Ларе около тридцати, она — театральная актриса из Тель-Авива и постоянная гостья Clärchens Ballhaus, приехавшая в Берлин играть в английской постановке «Гамлета».
— Какая роль?
— Офелия, разумеется, — она закатывает густо накрашенные глаза. — Боже, ненавижу эту пьесу. Едва дожидаюсь вечера, чтобы отправиться на милонгу и отдохнуть от безумия.
Лара — новичок и занимается в группе интенсивной подготовки, то есть на милонгах танцует пока нечасто. Она курит, смотрит по сторонам и выглядит сногсшибательно со своей кудрявой гривой и лицом вавилонской принцессы. Я кивнула в сторону мужчины с волосами цвета индиго и спросила, кто это.
— Его зовут — в мире танго, по крайней мере — Мистер Че. То ли малайзиец, то ли индонезиец. Он художник или владелец ресторана, а может, бара…
(Пауза. Сарафанное радио полнится слухами, и количество всегда побеждает качество. В сплетнях впечатления, даже ложные, важнее фактов.) В любом случае Мистер Че славится репутацией довольно опасного человека: им восхищаются многие женщины, но он не привязывается ни к одной, появляясь и исчезая в компании неизменной сигары.
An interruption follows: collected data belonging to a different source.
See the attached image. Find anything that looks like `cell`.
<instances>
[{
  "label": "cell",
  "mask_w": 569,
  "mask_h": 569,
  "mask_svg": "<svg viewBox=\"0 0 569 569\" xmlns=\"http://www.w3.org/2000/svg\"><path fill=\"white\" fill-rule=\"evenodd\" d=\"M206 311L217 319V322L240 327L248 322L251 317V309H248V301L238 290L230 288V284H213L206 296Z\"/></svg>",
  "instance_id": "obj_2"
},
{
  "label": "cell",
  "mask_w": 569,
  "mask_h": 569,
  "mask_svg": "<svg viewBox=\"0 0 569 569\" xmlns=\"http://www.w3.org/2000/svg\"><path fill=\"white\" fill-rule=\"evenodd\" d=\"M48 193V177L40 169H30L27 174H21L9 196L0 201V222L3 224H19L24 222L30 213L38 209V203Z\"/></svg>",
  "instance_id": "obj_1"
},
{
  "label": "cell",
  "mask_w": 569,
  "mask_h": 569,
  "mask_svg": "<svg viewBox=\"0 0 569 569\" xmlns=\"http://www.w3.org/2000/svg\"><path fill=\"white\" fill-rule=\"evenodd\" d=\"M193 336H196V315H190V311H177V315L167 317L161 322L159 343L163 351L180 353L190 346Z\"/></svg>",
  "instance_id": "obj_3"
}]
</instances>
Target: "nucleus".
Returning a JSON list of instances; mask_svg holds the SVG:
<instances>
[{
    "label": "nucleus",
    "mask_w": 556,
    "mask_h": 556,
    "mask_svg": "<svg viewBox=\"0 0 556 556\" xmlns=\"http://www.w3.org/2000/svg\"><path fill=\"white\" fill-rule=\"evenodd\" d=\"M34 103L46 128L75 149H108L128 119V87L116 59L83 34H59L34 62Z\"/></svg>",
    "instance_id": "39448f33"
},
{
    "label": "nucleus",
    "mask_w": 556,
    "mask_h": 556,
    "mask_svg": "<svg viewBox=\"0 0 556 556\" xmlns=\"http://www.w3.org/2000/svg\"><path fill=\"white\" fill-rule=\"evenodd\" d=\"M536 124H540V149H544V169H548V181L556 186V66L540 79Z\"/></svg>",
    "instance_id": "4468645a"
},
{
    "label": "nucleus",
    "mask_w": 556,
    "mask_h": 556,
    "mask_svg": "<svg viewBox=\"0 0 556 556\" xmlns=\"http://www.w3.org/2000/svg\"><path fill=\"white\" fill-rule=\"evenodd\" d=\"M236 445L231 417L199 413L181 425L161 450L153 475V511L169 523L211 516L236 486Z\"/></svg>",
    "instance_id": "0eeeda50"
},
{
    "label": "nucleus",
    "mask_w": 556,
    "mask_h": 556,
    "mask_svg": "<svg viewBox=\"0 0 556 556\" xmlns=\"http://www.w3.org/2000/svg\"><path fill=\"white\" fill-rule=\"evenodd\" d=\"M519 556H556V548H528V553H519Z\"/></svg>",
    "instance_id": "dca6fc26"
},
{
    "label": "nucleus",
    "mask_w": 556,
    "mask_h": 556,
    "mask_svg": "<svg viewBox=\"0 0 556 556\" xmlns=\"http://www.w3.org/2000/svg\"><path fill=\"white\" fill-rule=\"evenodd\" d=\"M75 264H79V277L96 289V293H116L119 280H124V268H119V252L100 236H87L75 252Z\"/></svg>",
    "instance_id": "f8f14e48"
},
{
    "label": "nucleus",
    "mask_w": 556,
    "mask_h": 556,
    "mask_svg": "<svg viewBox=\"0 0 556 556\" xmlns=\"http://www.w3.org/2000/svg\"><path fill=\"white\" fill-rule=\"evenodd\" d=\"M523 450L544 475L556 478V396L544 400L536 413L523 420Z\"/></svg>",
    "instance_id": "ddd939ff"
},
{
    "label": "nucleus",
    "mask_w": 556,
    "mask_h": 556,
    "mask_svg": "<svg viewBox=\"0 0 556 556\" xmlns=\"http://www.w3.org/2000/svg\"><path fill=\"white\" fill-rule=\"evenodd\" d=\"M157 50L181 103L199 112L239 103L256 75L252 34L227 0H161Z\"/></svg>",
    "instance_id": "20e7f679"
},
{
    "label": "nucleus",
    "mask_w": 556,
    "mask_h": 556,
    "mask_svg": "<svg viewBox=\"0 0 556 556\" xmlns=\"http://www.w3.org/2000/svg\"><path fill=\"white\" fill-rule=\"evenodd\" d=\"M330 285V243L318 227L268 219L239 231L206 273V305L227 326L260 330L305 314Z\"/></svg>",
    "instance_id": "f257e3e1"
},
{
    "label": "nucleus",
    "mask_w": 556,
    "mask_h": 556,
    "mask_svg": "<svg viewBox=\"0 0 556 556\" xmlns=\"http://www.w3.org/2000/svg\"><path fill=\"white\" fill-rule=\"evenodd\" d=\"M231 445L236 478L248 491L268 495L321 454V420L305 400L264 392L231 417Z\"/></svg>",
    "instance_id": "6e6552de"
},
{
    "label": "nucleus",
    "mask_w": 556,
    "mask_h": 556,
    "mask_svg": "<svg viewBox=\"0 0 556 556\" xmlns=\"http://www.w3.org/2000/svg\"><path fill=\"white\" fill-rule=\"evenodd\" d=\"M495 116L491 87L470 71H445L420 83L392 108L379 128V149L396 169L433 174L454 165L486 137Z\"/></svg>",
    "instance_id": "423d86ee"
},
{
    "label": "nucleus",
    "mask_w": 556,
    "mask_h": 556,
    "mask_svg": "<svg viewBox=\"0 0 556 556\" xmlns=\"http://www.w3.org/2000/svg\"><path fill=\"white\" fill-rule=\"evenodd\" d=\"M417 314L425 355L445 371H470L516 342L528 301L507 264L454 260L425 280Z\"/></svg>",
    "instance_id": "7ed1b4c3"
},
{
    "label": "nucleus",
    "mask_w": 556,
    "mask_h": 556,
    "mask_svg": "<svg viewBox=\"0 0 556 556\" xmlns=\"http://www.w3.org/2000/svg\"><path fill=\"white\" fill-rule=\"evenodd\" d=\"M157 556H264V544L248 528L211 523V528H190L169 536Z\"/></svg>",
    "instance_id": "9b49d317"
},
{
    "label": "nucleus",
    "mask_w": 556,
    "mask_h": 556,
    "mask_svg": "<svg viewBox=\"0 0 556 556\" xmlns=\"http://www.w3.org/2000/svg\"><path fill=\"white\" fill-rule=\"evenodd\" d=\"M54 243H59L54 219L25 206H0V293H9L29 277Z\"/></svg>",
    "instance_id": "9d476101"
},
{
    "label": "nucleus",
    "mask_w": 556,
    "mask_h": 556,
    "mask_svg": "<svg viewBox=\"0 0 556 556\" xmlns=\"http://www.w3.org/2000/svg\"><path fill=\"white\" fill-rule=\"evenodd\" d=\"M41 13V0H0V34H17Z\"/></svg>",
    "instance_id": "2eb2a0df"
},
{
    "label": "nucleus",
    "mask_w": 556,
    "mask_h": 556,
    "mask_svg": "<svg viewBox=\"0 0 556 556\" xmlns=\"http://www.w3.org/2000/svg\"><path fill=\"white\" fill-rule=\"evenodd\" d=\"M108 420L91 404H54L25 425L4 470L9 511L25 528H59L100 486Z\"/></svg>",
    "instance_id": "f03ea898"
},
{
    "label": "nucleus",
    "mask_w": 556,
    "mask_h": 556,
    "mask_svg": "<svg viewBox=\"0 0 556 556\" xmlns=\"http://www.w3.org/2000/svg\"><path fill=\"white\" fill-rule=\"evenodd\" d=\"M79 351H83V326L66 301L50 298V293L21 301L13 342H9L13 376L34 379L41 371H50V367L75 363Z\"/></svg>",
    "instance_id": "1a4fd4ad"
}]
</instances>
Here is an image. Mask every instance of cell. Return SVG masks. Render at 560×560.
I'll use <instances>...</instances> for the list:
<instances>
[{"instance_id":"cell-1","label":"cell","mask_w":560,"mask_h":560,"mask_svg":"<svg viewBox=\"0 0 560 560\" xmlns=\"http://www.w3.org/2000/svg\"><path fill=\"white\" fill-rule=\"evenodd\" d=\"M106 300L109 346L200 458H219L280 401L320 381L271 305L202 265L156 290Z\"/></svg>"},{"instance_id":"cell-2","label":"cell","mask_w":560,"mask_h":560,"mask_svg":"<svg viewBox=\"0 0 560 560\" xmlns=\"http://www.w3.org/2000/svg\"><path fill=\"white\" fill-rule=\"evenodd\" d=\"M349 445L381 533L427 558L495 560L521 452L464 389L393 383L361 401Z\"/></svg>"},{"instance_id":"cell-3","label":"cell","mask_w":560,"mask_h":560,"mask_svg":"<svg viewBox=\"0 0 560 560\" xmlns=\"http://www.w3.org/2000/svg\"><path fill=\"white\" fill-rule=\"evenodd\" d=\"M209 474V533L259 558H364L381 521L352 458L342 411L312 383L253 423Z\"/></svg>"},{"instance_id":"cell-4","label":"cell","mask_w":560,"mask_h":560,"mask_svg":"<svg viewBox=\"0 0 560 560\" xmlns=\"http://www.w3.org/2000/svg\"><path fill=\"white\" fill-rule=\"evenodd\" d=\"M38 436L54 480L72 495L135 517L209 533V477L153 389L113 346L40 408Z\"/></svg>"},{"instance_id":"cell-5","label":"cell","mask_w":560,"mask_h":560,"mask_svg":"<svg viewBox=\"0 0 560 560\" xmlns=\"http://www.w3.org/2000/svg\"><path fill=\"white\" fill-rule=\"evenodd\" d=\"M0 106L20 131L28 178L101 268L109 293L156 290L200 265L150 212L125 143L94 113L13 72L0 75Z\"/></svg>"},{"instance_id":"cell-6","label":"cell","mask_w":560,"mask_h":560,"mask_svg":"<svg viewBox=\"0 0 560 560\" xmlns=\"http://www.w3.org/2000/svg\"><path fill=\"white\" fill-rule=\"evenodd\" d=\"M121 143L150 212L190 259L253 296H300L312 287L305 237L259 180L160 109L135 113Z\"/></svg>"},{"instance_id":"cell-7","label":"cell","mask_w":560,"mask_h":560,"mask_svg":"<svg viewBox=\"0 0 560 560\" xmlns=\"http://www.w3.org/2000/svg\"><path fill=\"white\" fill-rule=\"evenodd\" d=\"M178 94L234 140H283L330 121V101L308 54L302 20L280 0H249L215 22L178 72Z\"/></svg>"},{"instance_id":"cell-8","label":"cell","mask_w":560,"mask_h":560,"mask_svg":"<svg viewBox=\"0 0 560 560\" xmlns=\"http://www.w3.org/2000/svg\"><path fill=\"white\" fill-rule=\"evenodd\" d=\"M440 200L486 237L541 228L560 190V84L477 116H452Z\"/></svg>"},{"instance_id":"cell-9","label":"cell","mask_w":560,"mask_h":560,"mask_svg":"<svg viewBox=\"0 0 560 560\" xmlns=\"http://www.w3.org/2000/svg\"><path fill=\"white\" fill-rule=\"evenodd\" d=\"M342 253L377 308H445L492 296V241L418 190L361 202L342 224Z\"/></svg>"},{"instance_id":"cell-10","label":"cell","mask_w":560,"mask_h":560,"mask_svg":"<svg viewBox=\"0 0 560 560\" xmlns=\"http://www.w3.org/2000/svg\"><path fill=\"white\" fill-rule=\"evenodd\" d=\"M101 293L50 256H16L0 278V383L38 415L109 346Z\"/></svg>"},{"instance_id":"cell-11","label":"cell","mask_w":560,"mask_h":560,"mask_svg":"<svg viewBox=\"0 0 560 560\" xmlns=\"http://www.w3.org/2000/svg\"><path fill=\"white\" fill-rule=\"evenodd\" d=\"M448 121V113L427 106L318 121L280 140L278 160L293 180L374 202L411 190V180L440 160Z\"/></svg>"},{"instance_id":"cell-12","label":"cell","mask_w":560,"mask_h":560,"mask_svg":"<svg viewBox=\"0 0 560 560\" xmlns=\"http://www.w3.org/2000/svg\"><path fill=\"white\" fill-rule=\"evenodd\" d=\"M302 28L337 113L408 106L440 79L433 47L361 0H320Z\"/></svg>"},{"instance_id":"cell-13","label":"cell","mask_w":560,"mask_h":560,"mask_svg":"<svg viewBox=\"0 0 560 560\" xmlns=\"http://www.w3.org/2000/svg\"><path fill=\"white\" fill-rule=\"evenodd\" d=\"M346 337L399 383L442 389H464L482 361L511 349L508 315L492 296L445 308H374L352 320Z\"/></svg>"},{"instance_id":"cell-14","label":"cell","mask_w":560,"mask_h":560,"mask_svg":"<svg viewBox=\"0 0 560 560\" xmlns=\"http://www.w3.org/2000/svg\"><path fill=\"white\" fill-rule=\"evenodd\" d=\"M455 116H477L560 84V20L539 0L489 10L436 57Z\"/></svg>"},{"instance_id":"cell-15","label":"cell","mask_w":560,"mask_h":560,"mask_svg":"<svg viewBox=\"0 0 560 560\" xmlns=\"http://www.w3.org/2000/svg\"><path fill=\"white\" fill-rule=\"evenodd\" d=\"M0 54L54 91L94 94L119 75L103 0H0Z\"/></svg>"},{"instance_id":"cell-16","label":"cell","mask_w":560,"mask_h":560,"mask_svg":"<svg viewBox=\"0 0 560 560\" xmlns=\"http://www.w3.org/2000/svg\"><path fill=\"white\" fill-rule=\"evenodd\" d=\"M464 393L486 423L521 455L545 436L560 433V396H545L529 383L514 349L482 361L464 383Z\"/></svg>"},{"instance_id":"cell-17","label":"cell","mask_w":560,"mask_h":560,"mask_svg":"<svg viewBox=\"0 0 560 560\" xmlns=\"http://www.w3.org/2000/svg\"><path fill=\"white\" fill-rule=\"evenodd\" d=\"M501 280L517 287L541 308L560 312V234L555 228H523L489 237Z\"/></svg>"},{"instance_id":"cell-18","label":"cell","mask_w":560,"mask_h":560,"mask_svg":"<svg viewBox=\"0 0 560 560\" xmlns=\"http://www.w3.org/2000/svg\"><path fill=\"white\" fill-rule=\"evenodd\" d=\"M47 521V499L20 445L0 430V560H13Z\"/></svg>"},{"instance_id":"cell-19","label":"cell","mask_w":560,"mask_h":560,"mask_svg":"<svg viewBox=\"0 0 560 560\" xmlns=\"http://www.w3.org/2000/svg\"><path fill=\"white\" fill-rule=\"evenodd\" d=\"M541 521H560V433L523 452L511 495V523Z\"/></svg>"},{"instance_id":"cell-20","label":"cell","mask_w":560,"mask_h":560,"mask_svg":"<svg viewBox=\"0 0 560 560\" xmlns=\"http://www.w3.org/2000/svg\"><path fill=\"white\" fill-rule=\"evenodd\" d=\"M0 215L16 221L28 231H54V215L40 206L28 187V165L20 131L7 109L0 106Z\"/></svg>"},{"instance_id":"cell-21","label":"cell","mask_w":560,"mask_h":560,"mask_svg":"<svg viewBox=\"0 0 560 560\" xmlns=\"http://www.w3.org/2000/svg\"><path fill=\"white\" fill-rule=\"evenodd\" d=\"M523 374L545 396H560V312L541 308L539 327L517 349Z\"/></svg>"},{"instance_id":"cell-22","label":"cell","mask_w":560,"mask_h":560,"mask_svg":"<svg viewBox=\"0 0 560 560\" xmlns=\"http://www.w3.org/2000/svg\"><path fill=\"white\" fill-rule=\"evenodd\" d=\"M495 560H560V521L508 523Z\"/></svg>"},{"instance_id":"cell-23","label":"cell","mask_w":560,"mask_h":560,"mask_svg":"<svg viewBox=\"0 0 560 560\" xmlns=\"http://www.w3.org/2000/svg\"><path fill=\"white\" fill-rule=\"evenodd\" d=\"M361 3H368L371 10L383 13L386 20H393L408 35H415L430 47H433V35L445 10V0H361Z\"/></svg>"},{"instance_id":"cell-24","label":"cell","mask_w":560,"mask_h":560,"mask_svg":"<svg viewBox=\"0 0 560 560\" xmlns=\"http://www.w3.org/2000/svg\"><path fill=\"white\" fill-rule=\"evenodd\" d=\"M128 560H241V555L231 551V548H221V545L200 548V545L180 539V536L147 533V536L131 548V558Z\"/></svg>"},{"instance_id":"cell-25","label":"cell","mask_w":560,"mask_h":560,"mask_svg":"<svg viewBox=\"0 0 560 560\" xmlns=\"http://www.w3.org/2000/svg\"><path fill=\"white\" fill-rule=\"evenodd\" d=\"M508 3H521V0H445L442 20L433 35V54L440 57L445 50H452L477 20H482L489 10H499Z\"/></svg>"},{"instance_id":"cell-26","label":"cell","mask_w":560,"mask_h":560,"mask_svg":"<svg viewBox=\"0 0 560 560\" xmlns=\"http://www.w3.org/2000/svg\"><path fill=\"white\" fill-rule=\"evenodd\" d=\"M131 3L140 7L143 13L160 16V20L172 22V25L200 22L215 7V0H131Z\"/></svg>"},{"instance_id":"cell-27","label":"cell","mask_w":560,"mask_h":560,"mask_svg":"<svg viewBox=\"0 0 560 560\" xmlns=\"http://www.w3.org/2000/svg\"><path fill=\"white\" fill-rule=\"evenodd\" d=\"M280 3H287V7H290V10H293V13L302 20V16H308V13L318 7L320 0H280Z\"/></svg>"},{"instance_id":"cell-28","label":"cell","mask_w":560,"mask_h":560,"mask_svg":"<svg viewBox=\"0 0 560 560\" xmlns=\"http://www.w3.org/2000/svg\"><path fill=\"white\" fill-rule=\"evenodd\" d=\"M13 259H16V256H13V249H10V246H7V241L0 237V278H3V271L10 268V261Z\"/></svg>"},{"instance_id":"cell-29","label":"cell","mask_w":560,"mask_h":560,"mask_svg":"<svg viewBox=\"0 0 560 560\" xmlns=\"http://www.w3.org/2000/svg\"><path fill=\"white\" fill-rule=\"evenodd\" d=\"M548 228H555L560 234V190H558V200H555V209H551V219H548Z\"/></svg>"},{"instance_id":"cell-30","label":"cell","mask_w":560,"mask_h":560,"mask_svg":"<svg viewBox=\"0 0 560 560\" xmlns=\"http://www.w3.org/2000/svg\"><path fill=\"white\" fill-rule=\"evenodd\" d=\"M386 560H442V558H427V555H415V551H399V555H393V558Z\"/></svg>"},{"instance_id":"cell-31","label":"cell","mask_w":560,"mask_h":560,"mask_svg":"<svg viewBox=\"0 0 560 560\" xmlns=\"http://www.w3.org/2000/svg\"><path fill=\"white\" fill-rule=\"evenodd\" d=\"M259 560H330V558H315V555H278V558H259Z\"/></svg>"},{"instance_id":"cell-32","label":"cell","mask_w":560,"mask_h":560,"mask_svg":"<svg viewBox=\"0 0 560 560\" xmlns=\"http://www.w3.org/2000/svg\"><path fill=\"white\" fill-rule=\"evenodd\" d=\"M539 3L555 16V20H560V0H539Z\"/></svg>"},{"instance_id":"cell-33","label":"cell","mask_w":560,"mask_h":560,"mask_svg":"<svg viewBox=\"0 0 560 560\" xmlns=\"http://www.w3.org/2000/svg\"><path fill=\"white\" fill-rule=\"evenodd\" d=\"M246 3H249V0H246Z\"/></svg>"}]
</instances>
Лара откладывает сигарету. Ее пригласил на танец Ганс, и они вместе идут к площадке. Она движется, как кошка, и я буквально слышу, как бьется его восхищенное сердце. Но после единственного танца она бесцеремонно бросает партнера и возвращается за наш столик.
— Ты с ним говорила? — спрашиваю я. — Он милый, и неплохо танцует.
— Да знаю, но все так сложно. В Берлине приятнее, чем в Тель-Авиве. Еврейские мужчины вообще кошмар. Но нет. Невозможно. Моя бабушка чудом избежала холокоста, и то только потому, что уехала куда-то на спортивное мероприятие. А остальные ее родственники? Убиты. Они здесь жили. Мой дедушка уехал из Митте в начале 1930-х. А другие его родственники? Убиты. Сейчас немцы довольно милы, и я уже немного знаю их язык, но как можно заниматься любовью с одним из них? Танцевать — да, но не больше. Не больше.
Она встряхивает кудрями и зажигает очередную сигарету. Ее слова заставляют меня задуматься. Раньше мысль о том, чтобы заниматься сексом с немцем, тоже страшила меня, и не только из-за всей ситуации с Джейсоном… Но сейчас, после пары танго с немецкими танцорами, что-то изменилось в моей душе. Или, может, в теле.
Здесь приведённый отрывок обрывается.